Areolaborealis · 26/10/2024 09:58

I believe that you can't become middle class as an adult no matter how much money you earn, likewise, you can't become working class just because you don't earn the kind of money your parents did. This is because class is more about upbringing than money. Its exposure to a set of attitudes, values, and cultural experiences during childhood that sets you into a particular 'class'. Middle class is not better than working class - its just different.

OnTheBoardwalk · 26/10/2024 09:59

My old boss was worth £12m plus, in the rich list of local paper, many successful business, kids in private school, started it all from nothing.

she always used to say she wasn’t middle class and didn’t give a hoot. She was and always would be working class with money.

Personally I don't understand why people care if they are middle class or not, that’s just my opinion

Bbq1 · 26/10/2024 10:05

Holidaysarecomingocthalfterm · 26/10/2024 09:49

I would say I was no new middle class. Working class parents, Dad in a trade, home owner, values very working class or perhaps also of partly born of post war era and living through 18% mortagage rates of the 80s. I’m university educated, national trust membership, listen to radio 4, happily buy second hand, children do ballet and piano, yes yes to school catchment and pushing of education. Maybe some of them are more middle aged concerns than middle class. I am not the full trope, still love an AI holiday with kids shows.

Is no new class a typo? Do you mean Nouveau?

Movinghouseatlast · 26/10/2024 10:12

It's not to do with money. If it were then a middle class person in terms of education/ values/cultural life would become working class when they were down on their luck and maybe having to do a manual job/ minimum wage job/ sign on.

No-one ever asks ' when do you become working class' do they?

I'm from a working class background. I lived in a poor area. My parents came from grinding poverty, left school at 14 to work in the cotton mill. They had a period where they moved into a posh area, had a big house my dad earned a lot of money. They never became middle class though.

I would say I became middle class when I was sent to a good school, when my interests became about theatre etc, when I then went to university. I've still not got a lot of money though.

Gogogo12345 · 26/10/2024 10:12

Areolaborealis · 26/10/2024 09:58

I believe that you can't become middle class as an adult no matter how much money you earn, likewise, you can't become working class just because you don't earn the kind of money your parents did. This is because class is more about upbringing than money.
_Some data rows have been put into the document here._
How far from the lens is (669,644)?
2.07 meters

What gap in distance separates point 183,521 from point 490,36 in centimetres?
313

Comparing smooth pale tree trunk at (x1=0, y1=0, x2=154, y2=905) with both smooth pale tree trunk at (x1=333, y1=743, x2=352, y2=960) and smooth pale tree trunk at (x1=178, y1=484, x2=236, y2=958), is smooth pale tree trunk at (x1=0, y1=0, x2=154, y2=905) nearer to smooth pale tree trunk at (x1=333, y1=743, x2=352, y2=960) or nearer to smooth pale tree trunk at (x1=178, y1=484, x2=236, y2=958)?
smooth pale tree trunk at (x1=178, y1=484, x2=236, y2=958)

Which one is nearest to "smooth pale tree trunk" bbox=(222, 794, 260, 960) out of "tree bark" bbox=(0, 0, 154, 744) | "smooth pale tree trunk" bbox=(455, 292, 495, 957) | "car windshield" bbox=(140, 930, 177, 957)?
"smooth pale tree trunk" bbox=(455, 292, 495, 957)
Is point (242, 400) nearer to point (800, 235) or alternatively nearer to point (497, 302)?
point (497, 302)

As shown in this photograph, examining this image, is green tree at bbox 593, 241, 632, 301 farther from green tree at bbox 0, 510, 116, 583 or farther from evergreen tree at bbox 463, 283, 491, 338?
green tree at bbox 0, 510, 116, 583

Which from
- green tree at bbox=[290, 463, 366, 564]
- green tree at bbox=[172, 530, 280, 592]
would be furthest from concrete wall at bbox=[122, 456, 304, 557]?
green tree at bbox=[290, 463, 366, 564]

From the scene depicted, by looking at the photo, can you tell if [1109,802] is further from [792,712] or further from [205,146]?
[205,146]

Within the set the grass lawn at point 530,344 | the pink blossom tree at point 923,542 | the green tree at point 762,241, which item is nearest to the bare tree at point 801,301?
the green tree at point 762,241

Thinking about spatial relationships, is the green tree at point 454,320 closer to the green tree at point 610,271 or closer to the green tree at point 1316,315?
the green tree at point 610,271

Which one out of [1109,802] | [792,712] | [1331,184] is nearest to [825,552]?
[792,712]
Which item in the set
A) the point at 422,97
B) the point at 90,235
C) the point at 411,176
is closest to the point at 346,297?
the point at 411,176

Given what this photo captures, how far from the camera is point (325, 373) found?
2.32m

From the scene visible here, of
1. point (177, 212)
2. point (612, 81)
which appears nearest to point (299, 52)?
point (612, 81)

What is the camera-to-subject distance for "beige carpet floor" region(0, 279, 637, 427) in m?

Its exposure to a set of attitudes, values, and cultural experiences during childhood that sets you into a particular 'class'. Middle class is not better than working class - its just different.

This Surely if it's just about money then what happens to all these middle class born and bred people if they stop working so have no money.

GreyCarpet · 26/10/2024 10:22

Nothing to do with wage/salary/income

This.

If you are concerned with class, what class you are; whether you've achieved 'middle class' status or not; are concerned about whether you're driving the right sort of car, eating the right sort of food, shopping in the right sort of places, enjoying the right sort of things so that other people will know you're middle class, then you're not middle class.

GreyCarpet · 26/10/2024 10:23

This is because class is more about upbringing than money. Its exposure to a set of attitudes, values, and cultural experiences during childhood that sets you into a particular 'class'. Middle class is not better than working class - its just different.

👏

Missmarymack2 · 26/10/2024 10:25

I’m glad I live in a country where this is less of an issue and people don’t really use these labels so much.

GreyCarpet · 26/10/2024 10:27

WTAFisthisnonsense · 26/10/2024 09:43

Once you start contemplating class and where you sit in the structure, you can rest assured you are middle class. No other class gives a hoot.

Genuinely mc people dont care either.

It's the aspirational mc who does. The people who live desperately trying to escape their wc roots and establish themselves as 'better than'.